True to form, in my over-thinking mind, I begin to ponder: Maybe I’m not happy. I may be telling myself that I am, when in fact, I may be faking it. With all the awful recent world events that social media brings too close, too often, it’s enough to make the most balanced Zen chick weepy, compulsively pouring the scotch and piling on the French cheese on those gluten free organic crackers. And then there are all those lingering haunting thoughts about one’s past: “what it I had just…” Maybe in this life of mine, bursting as it is with goodness, blessings and possibilities, I am also lying to myself?

However, deep down I know that what I am bursting with, is not just empathic pain for the exterior world, but also, still, the emotions of the slow and arduous path to my own emotional recovery. I also recognize that, like the glistening and plump seeds bursting forth from the cracked open pomegranate, the traditional fruit of Rosh Hashanah, the Jewish New Year, from which yields a glorious nourishing elixir, I have the ability to feed my soul with the stuff of my bursting.

If I only put my mind to it.

Fortunately, I don’t have to wait until December 31st to make my New Year’s resolutions, because the Jewish New Year is right around the corner. Moving forward, I want to be compassionate, not to bear down too hard. The resilience and enthusiasm I know is part of my temperament must carry me forward, and I will burst ahead with more gratitude, and less tears, at what truly seems a sacred life.

Bursting Pomegranite

My Day of Mourning

Starting tonight, I will observe the Jewish day of mourning called Tisha B’Av, or the ninth day of the month of Av, in my own way.

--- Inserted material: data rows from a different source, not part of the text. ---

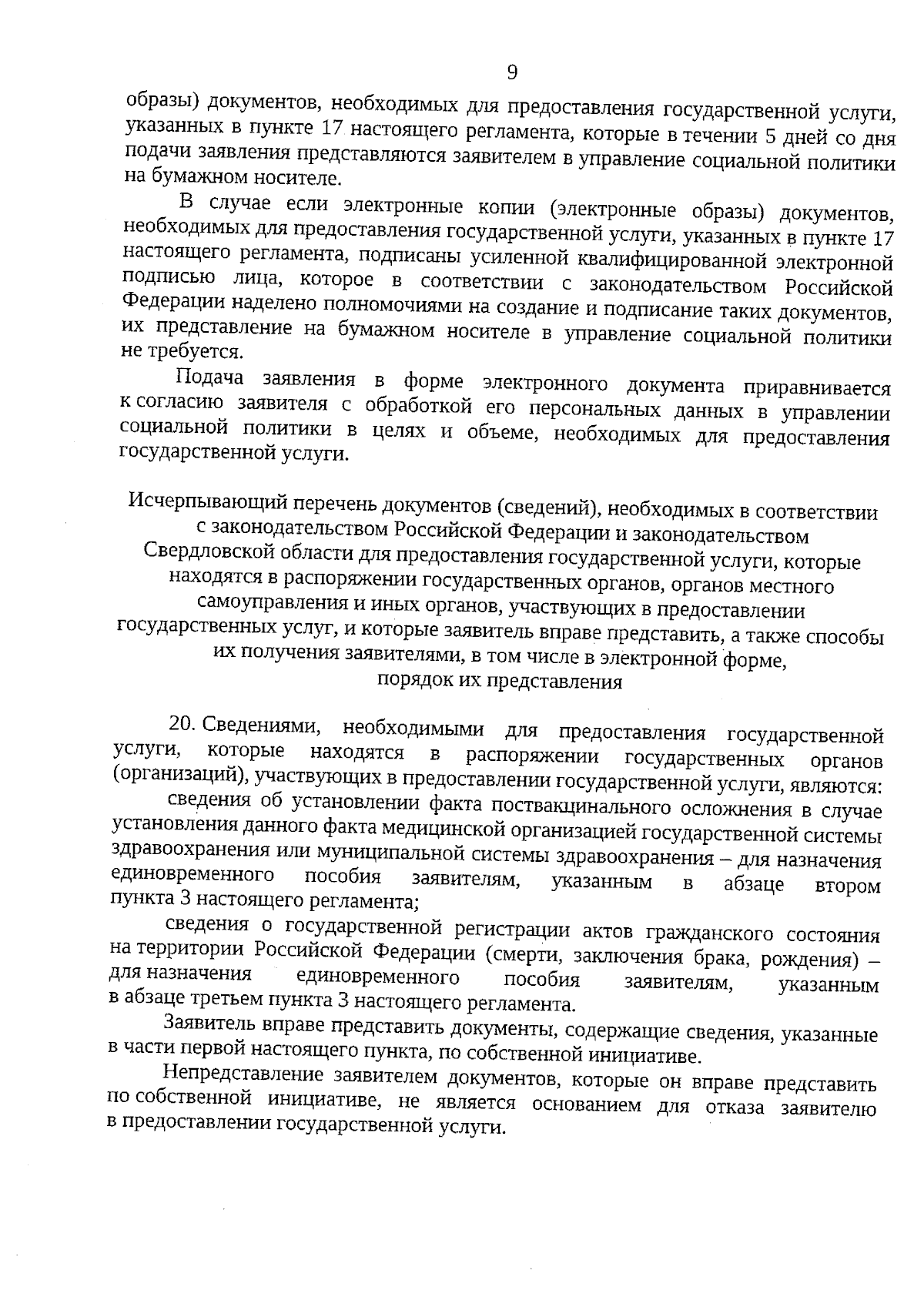 9

образы) документов, необходимых для предоставления государственной услуги, указанных в пункте 17 настоящего регламента, которые в течении 5 дней со дня подачи заявления представляются заявителем в управление социальной политики на бумажном носителе.

В случае если электронные копии (электронные образы) документов, необходимых для предоставления государственной услуги, указанных в пункте 17 настоящего регламента, подписаны усиленной квалифицированной электронной подписью лица, которое в соответствии с законодательством Российской Федерации наделено полномочиями на создание и подписание таких документов, их представление на бумажном носителе в управление социальной политики не требуется.

Подача заявления в форме электронного документа приравнивается к согласию заявителя с обработкой его персональных данных в управлении социальной политики в целях и объеме, необходимых для предоставления государственной услуги.

Исчерпывающий перечень документов (сведений), необходимых в соответствии с законодательством Российской Федерации и законодательством Свердловской области для предоставления государственной услуги, которые находятся в распоряжении государственных органов, органов местного самоуправления и иных органов, участвующих в предоставлении государственных услуг, и которые заявитель вправе представить, а также способы их получения заявителями, в том числе в электронной форме, порядок их представления

20. Сведениями, необходимыми для предоставления государственной услуги, которые находятся в распоряжении государственных органов (организаций), участвующих в предоставлении государственной услуги, являются:

сведения об установлении факта поствакцинального осложнения в случае установления данного факта медицинской организацией государственной системы здравоохранения или муниципальной системы здравоохранения – для назначения единовременного пособия заявителям, указанным в абзаце втором пункта 3 настоящего регламента;

сведения о государственной регистрации актов гражданского состояния на территории Российской Федерации (смерти, заключения брака, рождения) – для назначения единовременного пособия заявителям, указанным в абзаце третьем пункта 3 настоящего регламента.

Заявитель вправе представить документы, содержащие сведения, указанные в части первой настоящего пункта, по собственной инициативе.

Непредставление заявителем документов, которые он вправе представить по собственной инициативе, не является основанием для отказа заявителю в предоставлении государственной услуги.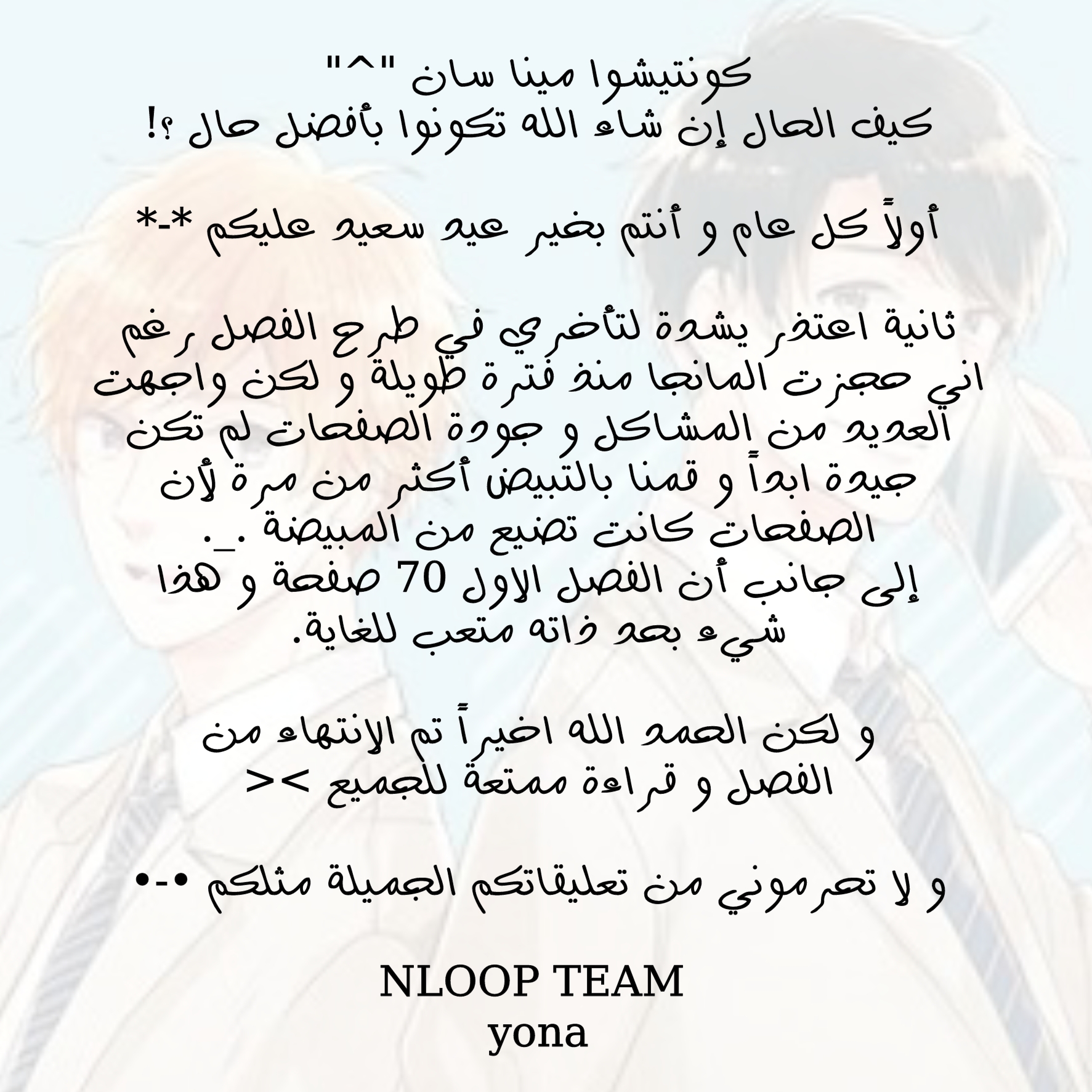 كونتيشوا مينا سان "^"
كيف الحال إن شاء الله تكونوا بأفضل حال ؟!

أولاً كل عام و أنتم بخير عيد سعيد عليكم *-*

ثانية اعتذر بشدة لتأخري في طرح الفصل رغم اني حجزت المانجا منذ فترة طويلة و لكن واجهت العديد من المشاكل و جودة الصفحات لم تكن جيدة ابداً و قمنا بالتبيض أكثر من مرة لأن الصفحات كانت تضيع من المبيضة ._.
إلى جانب أن الفصل الاول 70 صفحة و هذا شيء بحد ذاته متعب للغاية.

و لكن الحمد الله اخيراً تم الانتهاء من الفصل و قراءة ممتعة للجميع ><

و لا تحرموني من تعليقاتكم الجميلة مثلكم •-•

NLOOP TEAM
yona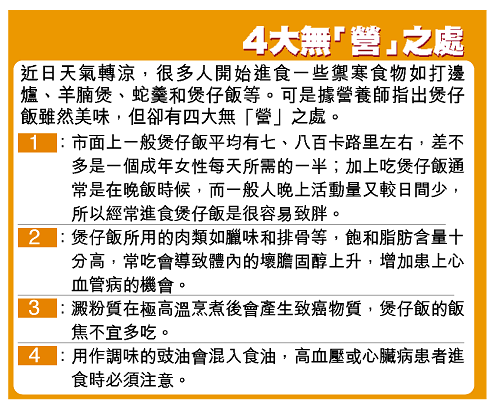 4大無「營」之處

近日天氣轉涼，很多人開始進食一些禦寒食物如打邊爐、羊腩煲、蛇羹和煲仔飯等。可是據營養師指出煲仔飯雖然美味，但卻有四大無「營」之處。

1：市面上一般煲仔飯平均有七、八百卡路里左右，差不多是一個成年女性每天所需的一半；加上吃煲仔飯通常是在晚飯時候，而一般人晚上活動量又較日間少，所以經常進食煲仔飯是很容易致胖。

2：煲仔飯所用的肉類如臘味和排骨等，飽和脂肪含量十分高，常吃會導致體內的壞膽固醇上升，增加患上心血管病的機會。

3：澱粉質在極高溫烹煮後會產生致癌物質，煲仔飯的飯焦不宜多吃。

4：用作調味的豉油會混入食油，高血壓或心臟病患者進食時必須注意。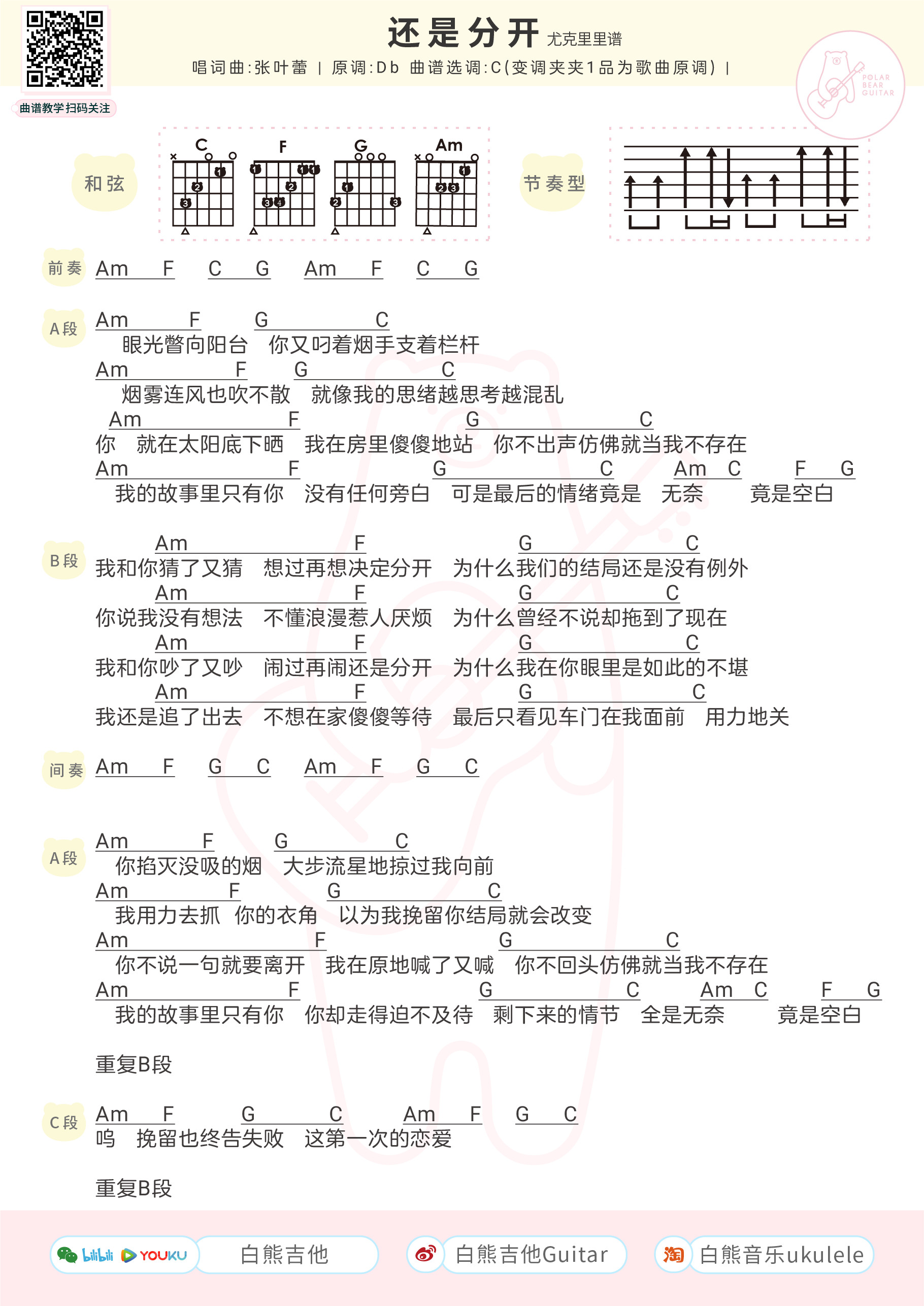 曲谱教学扫码关注

还是分开 尤克里里谱

唱词曲:张叶蕾 | 原调:Db 曲谱选调:C(变调夹夹1品为歌曲原调) |

POLAR BEAR GUITAR

和弦

C F G Am

节奏型

前奏 Am F C G Am F C G

A段
Am F G C
眼光瞥向阳台 你又叼着烟手支着栏杆
Am F G C
烟雾连风也吹不散 就像我的思绪越思考越混乱
Am F G C
你 就在太阳底下晒 我在房里傻傻地站 你不出声仿佛就当我不存在
Am F G C Am C F G
我的故事里只有你 没有任何旁白 可是最后的情绪竟是 无奈 竟是空白

B段
Am F G C
我和你猜了又猜 想过再想决定分开 为什么我们的结局还是没有例外
Am F G C
你说我没有想法 不懂浪漫惹人厌烦 为什么曾经不说却拖到了现在
Am F G C
我和你吵了又吵 闹过再闹还是分开 为什么我在你眼里是如此的不堪
Am F G C
我还是追了出去 不想在家傻傻等待 最后只看见车门在我面前 用力地关

间奏 Am F G C Am F G C

A段
Am F G C
你掐灭没吸的烟 大步流星地掠过我向前
Am F G C
我用力去抓 你的衣角 以为我挽留你结局就会改变
Am F G C
你不说一句就要离开 我在原地喊了又喊 你不回头仿佛就当我不存在
Am F G C Am C F G
我的故事里只有你 你却走得迫不及待 剩下来的情节 全是无奈 竟是空白

重复B段

C段
Am F G C Am F G C
呜 挽留也终告失败 这第一次的恋爱

重复B段

bilibili YOUKU 白熊吉他 白熊吉他Guitar 淘 白熊音乐ukulele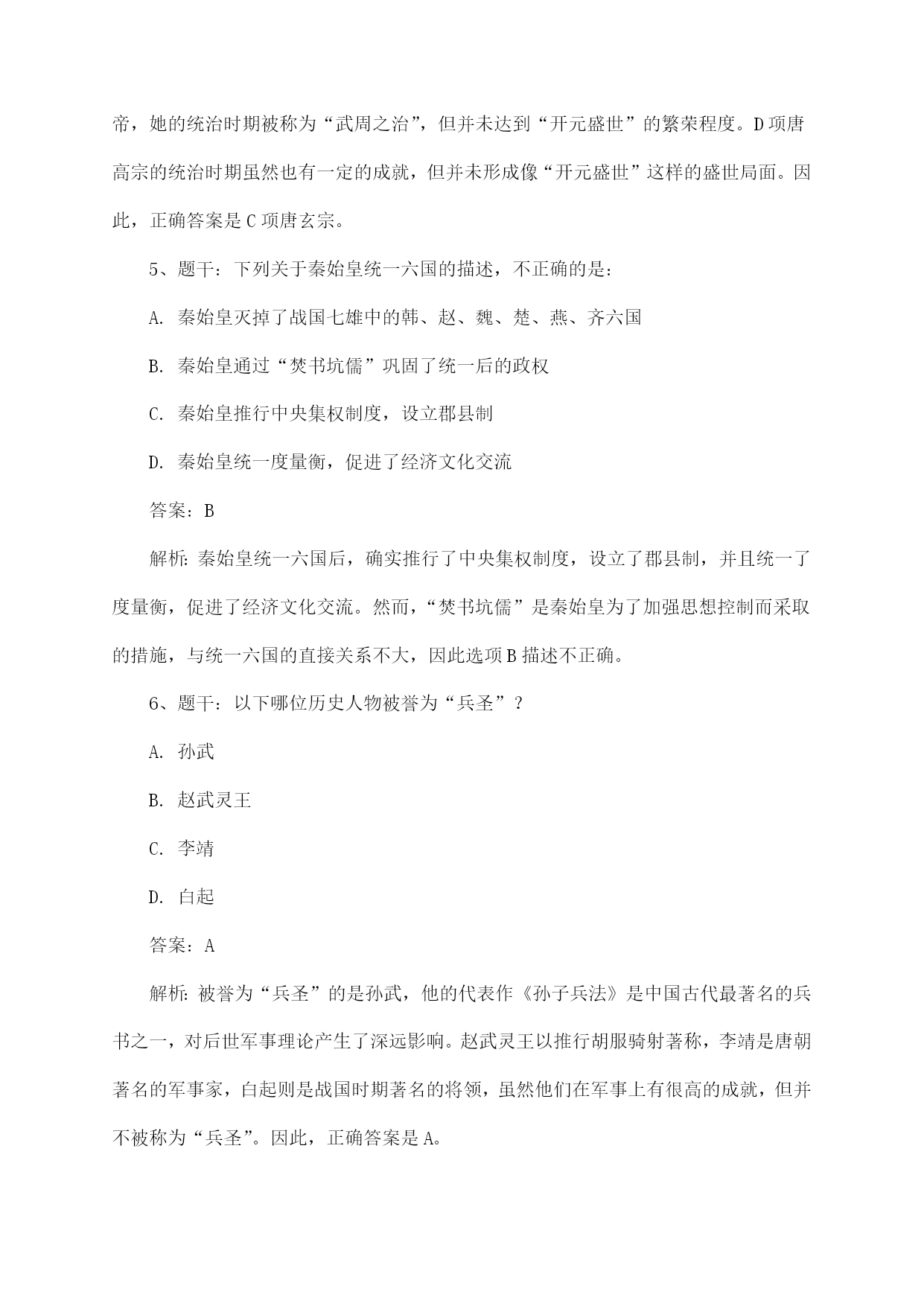 帝，她的统治时期被称为“武周之治”，但并未达到“开元盛世”的繁荣程度。D项唐高宗的统治时期虽然也有一定的成就，但并未形成像“开元盛世”这样的盛世局面。因此，正确答案是C项唐玄宗。

5、题干：下列关于秦始皇统一六国的描述，不正确的是：

A. 秦始皇灭掉了战国七雄中的韩、赵、魏、楚、燕、齐六国

B. 秦始皇通过“焚书坑儒”巩固了统一后的政权

C. 秦始皇推行中央集权制度，设立郡县制

D. 秦始皇统一度量衡，促进了经济文化交流

答案：B

解析：秦始皇统一六国后，确实推行了中央集权制度，设立了郡县制，并且统一了度量衡，促进了经济文化交流。然而，“焚书坑儒”是秦始皇为了加强思想控制而采取的措施，与统一六国的直接关系不大，因此选项B描述不正确。

6、题干：以下哪位历史人物被誉为“兵圣”？

A. 孙武

B. 赵武灵王

C. 李靖

D. 白起

答案：A

解析：被誉为“兵圣”的是孙武，他的代表作《孙子兵法》是中国古代最著名的兵书之一，对后世军事理论产生了深远影响。赵武灵王以推行胡服骑射著称，李靖是唐朝著名的军事家，白起则是战国时期著名的将领，虽然他们在军事上有很高的成就，但并不被称为“兵圣”。因此，正确答案是A。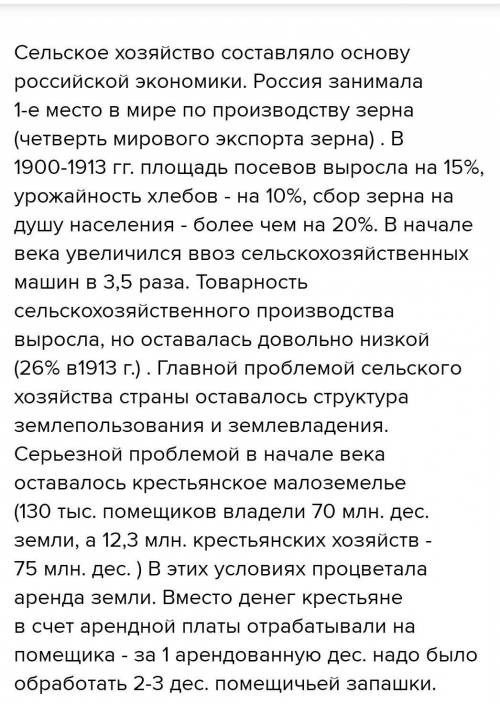 Сельское хозяйство составляло основу российской экономики. Россия занимала 1-е место в мире по производству зерна (четверть мирового экспорта зерна) . В 1900-1913 гг. площадь посевов выросла на 15%, урожайность хлебов - на 10%, сбор зерна на душу населения - более чем на 20%. В начале века увеличился ввоз сельскохозяйственных машин в 3,5 раза. Товарность сельскохозяйственного производства выросла, но оставалась довольно низкой (26% в1913 г.) . Главной проблемой сельского хозяйства страны оставалось структура землепользования и землевладения. Серьезной проблемой в начале века оставалось крестьянское малоземелье (130 тыс. помещиков владели 70 млн. дес. земли, а 12,3 млн. крестьянских хозяйств - 75 млн. дес. ) В этих условиях процветала аренда земли. Вместо денег крестьяне в счет арендной платы отрабатывали на помещика - за 1 арендованную дес. надо было обработать 2-3 дес. помещичьей запашки.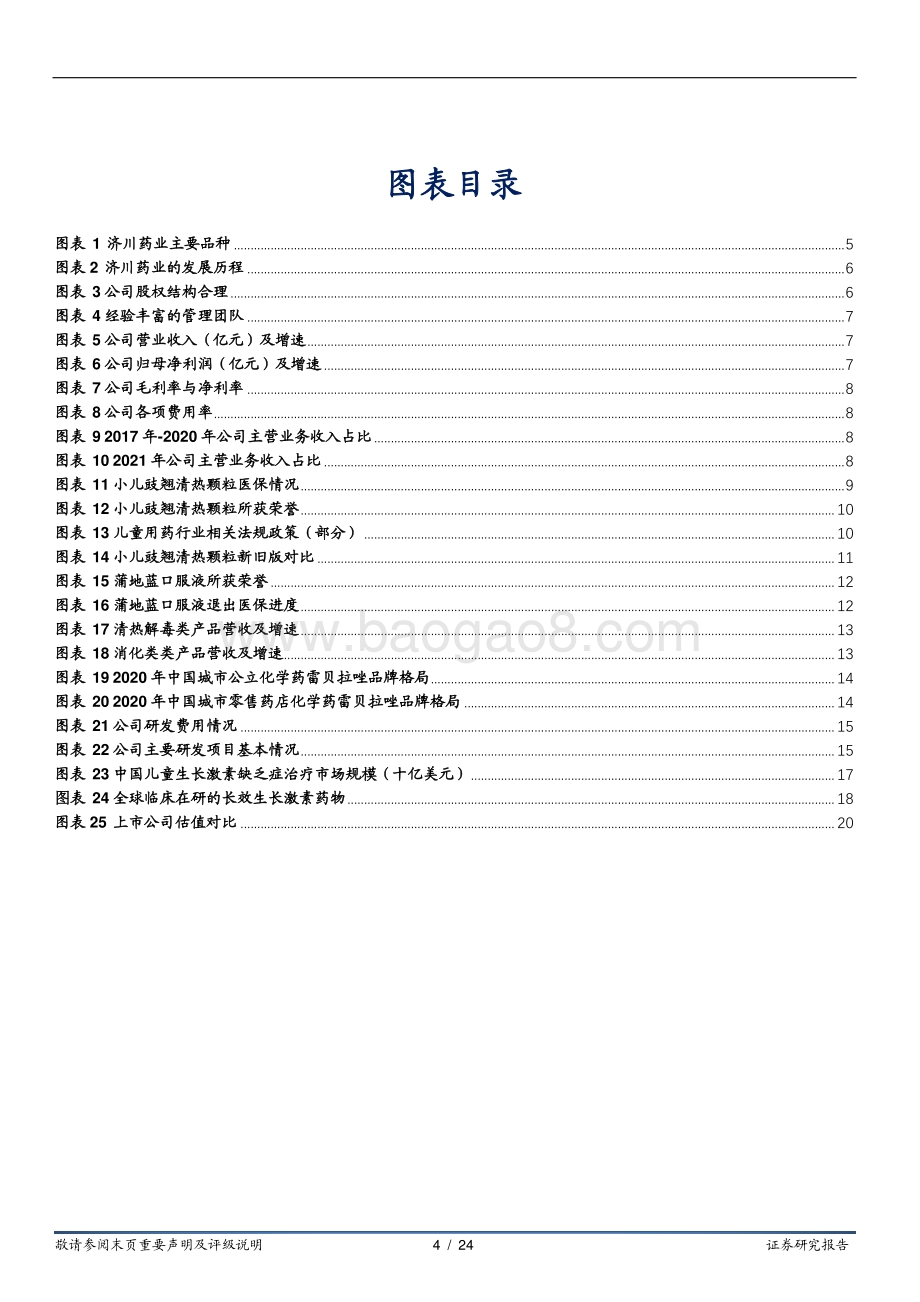 图表目录

图表 1 济川药业主要品种 5
图表 2 济川药业的发展历程 6
图表 3 公司股权结构合理 6
图表 4 经验丰富的管理团队 7
图表 5 公司营业收入（亿元）及增速 7
图表 6 公司归母净利润（亿元）及增速 7
图表 7 公司毛利率与净利率 8
图表 8 公司各项费用率 8
图表 9 2017 年-2020 年公司主营业务收入占比 8
图表 10 2021 年公司主营业务收入占比 8
图表 11 小儿豉翘清热颗粒医保情况 9
图表 12 小儿豉翘清热颗粒所获荣誉 10
图表 13 儿童用药行业相关法规政策（部分） 10
图表 14 小儿豉翘清热颗粒新旧版对比 11
图表 15 蒲地蓝口服液所获荣誉 12
图表 16 蒲地蓝口服液退出医保进度 12
图表 17 清热解毒类产品营收及增速 13
图表 18 消化类类产品营收及增速 13
图表 19 2020 年中国城市公立化学药雷贝拉唑品牌格局 14
图表 20 2020 年中国城市零售药店化学药雷贝拉唑品牌格局 14
图表 21 公司研发费用情况 15
图表 22 公司主要研发项目基本情况 15
图表 23 中国儿童生长激素缺乏症治疗市场规模（十亿美元） 17
图表 24 全球临床在研的长效生长激素药物 18
图表 25 上市公司估值对比 20

www.baogao8.com

敬请参阅末页重要声明及评级说明 4 / 24 证券研究报告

I will appropriate the significance of it –– commemorating the many tragedies that have affected the Jewish people throughout history through fasting and prayers –– and I will shape it to make sense in my historical context.

I will light a memorial candle for ALL the victims in the current crisis in the Middle East. Just before sunset, I will eat a hard boiled egg dipped in ashes as a symbol for the mourner, then I will fast for 25 hours, and I will read from the traditional Book of Lamentations. I will continue my prayers for peace, although much more intently, because I will know in my heart there will be millions of Jews around the world who will be crying out at the same time as myself for an end to this suffering. To all suffering.

One way to help me achieve this spiritual time out will be to NOT open Facebook for the duration of Tisha B’Av. For whenever I do, I get tempted and find it impossible not to dive into the glittery, colorful ocean of graphic and verbal debates and accusations about who is at fault, who started, who is using too much force, or the wrong or unfair weapons or tactics. I get sucked in. Like a well meaning, peace seeking California dude surfer, I get sucked into a vortex of bad karma stuff that leaves me feeling like I am suffocating. Drowning. And I need to breathe to live. I need hope.

I will try to be yogic about it: to seek some kind of transcendence, if only momentary, for something that does not make any sense at all: human suffering as it is inevitably brought on in wars.

Where did all those great yoga sayings go, anyway?